In un’intervista al Corriere della Sera, il presidente russo Dmitrij Medvedev conferma i segnali di apertura agli Usa: “Da Obama disponibilità al dialogo”

Pubblicato il 5 Luglio 2009 11:43 | Ultimo aggiornamento: 5 Luglio 2009 11:43

Messaggi di distensione in una tranquilla domenica d’estate, alla vigilia del G8. E soprattutto della visita di Barack Obama in Russia.
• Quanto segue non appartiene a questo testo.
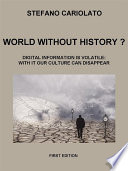 World without history? Digital information is volatile: with it our culture can disappear but its preservation can save us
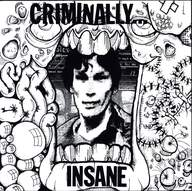 Criminally Insane: Criminally Insane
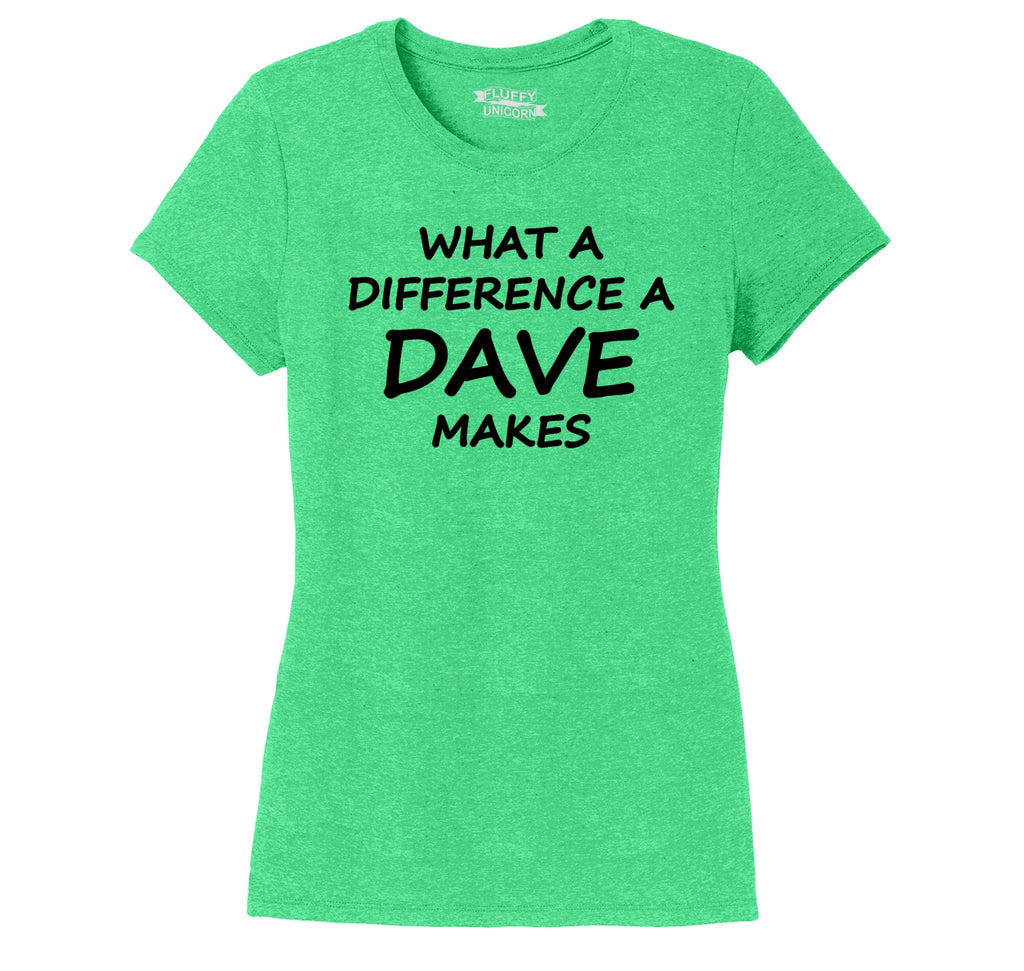 What A Difference A Dave Makes Funny Shirt Ladies Short Sleeve Tri-Blend Shirt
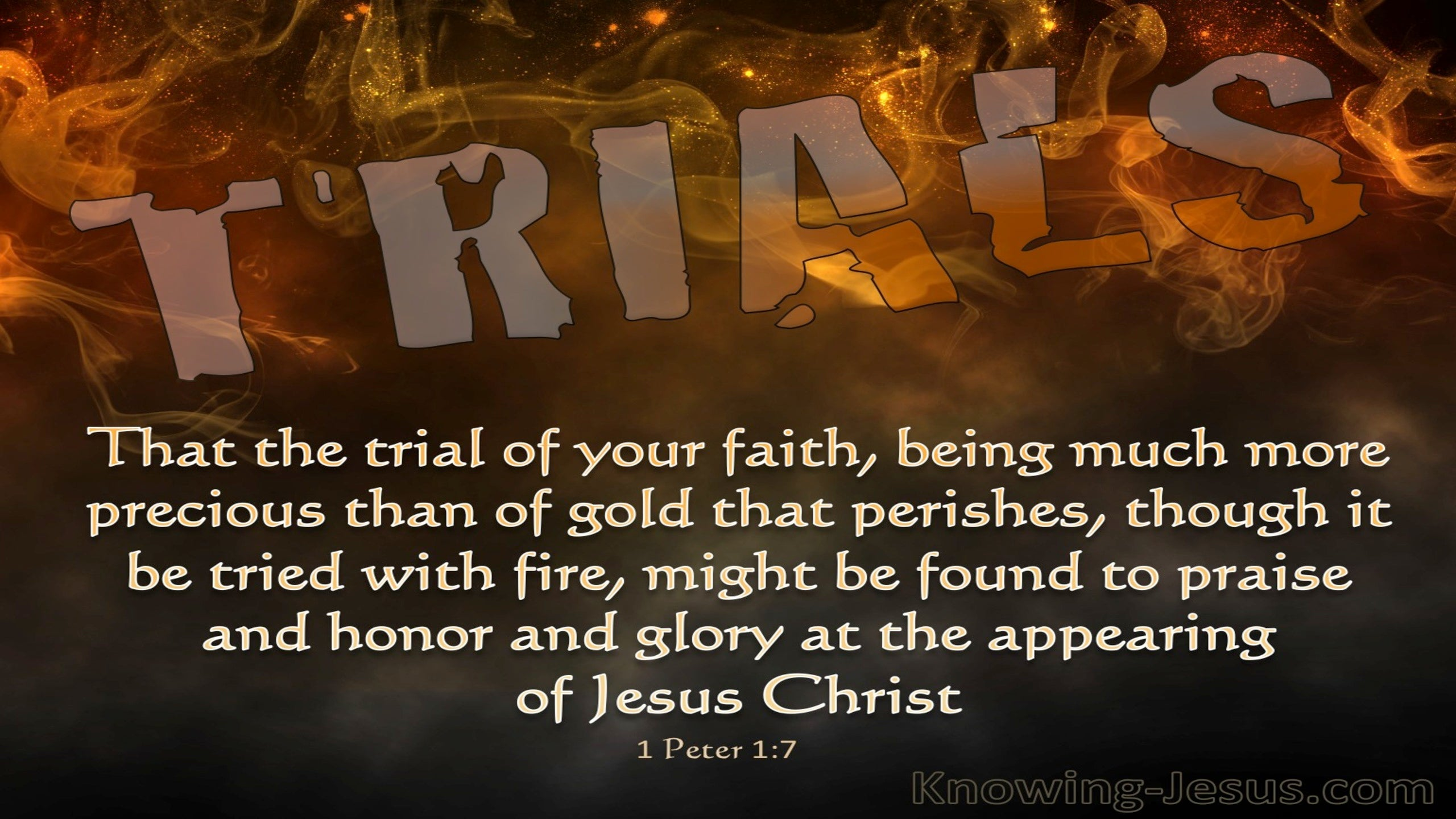 1 Peter 1:7 The Trial Of Your Faith Is More Precious Than Gold (brown)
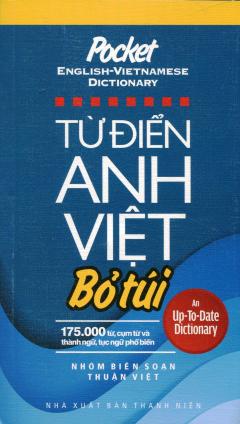 Từ Điển Anh - Việt Bỏ Túi (175.000 Từ, Cụm Từ Và Thành Ngữ, Tục Ngữ Phổ Biến)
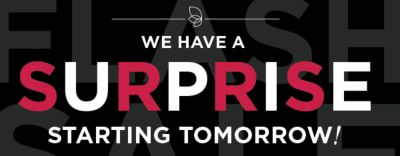 WE HAVE A SURPRIZE STARTING TOMORROW!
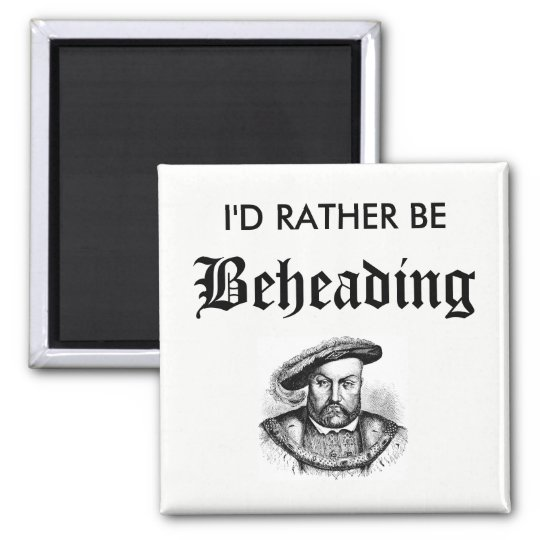 I'd Rather Be Beheading Square Magnet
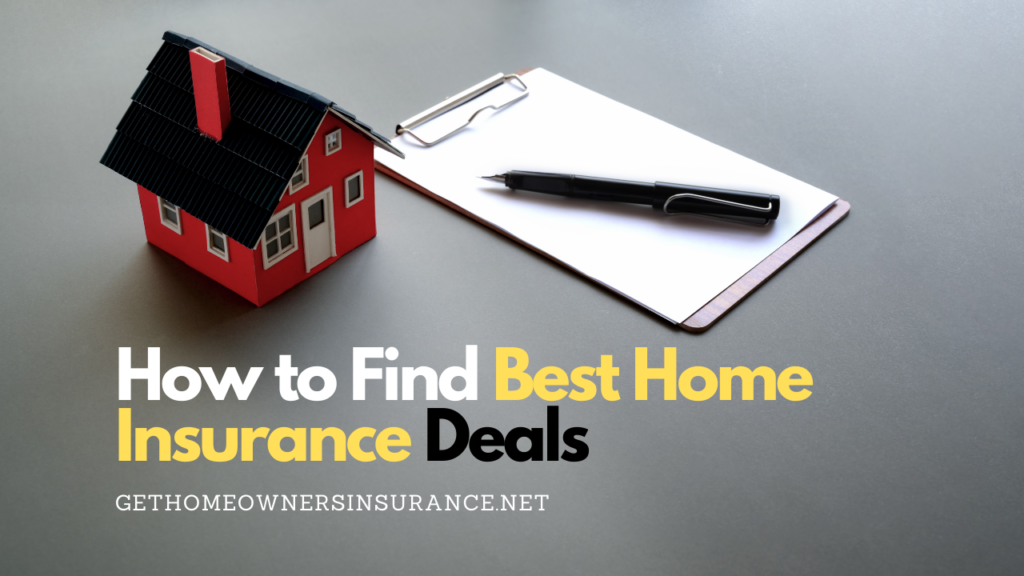 How to Find Top Home Insurance Deals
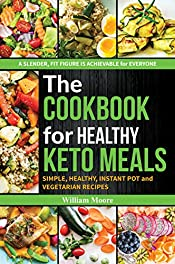 The cookbook  for healthy keto meals: Simple, healthy, instant pot and vegetarian recipes (the best recipes for keto diets, cookbook for beginners) (The cookbook's recipes 1)
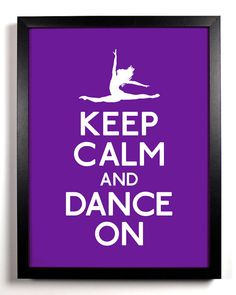 keep calm and dance on poster in purple. by keepcalmarsenal - etsy.com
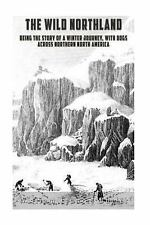 Wild Northland : Being the Story of a Winter Journey, with Dogs, Across North...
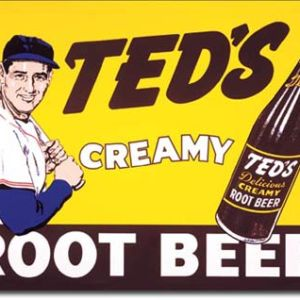 Ted's Creamy Root Beer Tin Sign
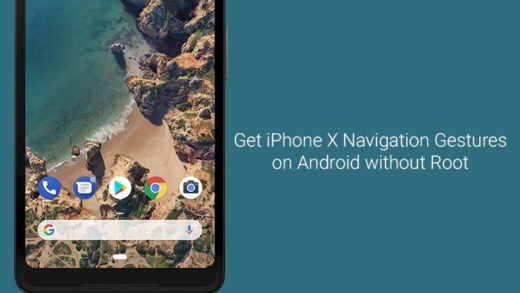 How to Get iPhone X Navigation Gestures on Android without Root
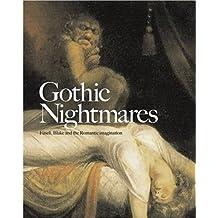 Gothic Nightmares: Fuseli, Blake and the Romantic Imagination
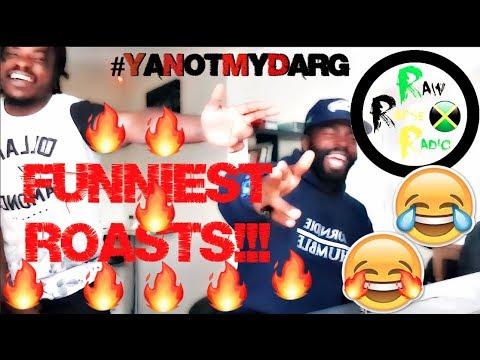 2017 FUNNIEST ROASTS|BANTER!!🔥| RAW RARSE RADIO | @JEM_MILLS @DRELOCC.22.09.91
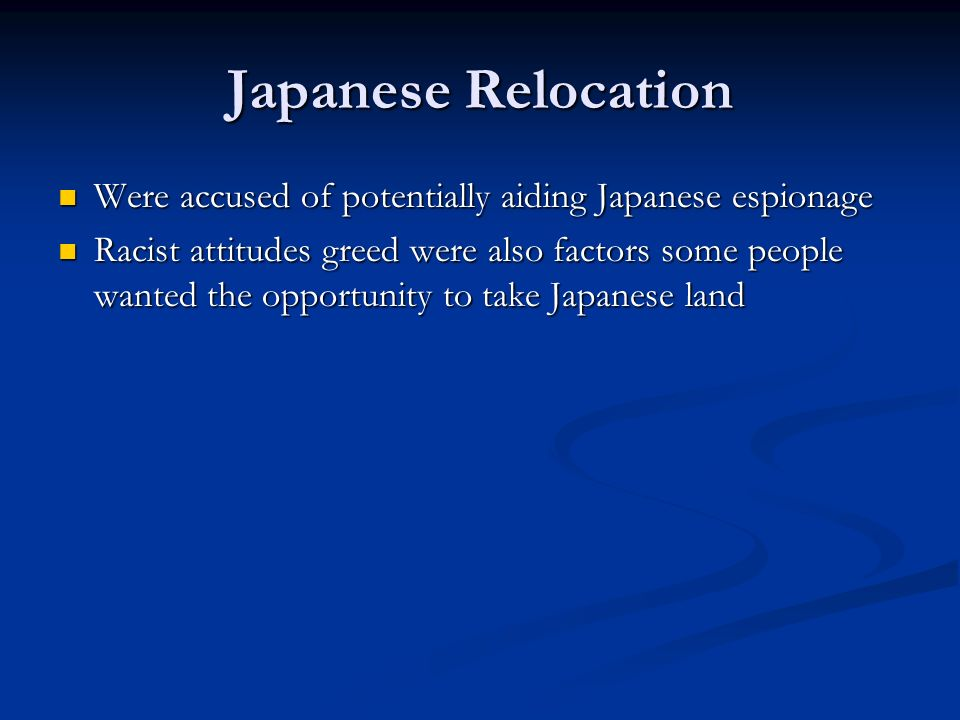 Japanese Relocation Were accused of potentially aiding Japanese espionage.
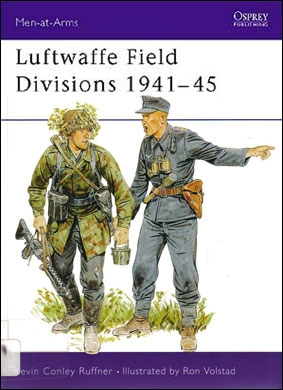 Osprey Men-at-Arms 229 - Luftwaffe Field Divisions 1941–45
Il presidente russo Dmitrij Medvedev conferma, in un’intervista rilasciata al Corriere della Sera, i segnali di apertura già lanciati nelle ultime settimane.

Medvedev ha confermato la disponibilità al dialogo dell’amministrazione Obama, mentre precedentemente «il confronto politico doveva fare i conti con numerosi dissensi». Il leader russo si sofferma in particolare sulla corsa agli armamenti nucleari e sullo scudo anti-missilistico, per il quale conta di trovare «una soluzione ragionevole» con il suo omologo americano.

Ma è un Medvedev a trecentosessanta gradi. Per quanto riguarda la politica internazionale, approva la linea di Obama con l’Iran ed esprime timore per le velleità nucleari della Corea del Nord. Poi parla dei suoi rapporti con Putin, con Berlusconi, del caso Khodorkovskij.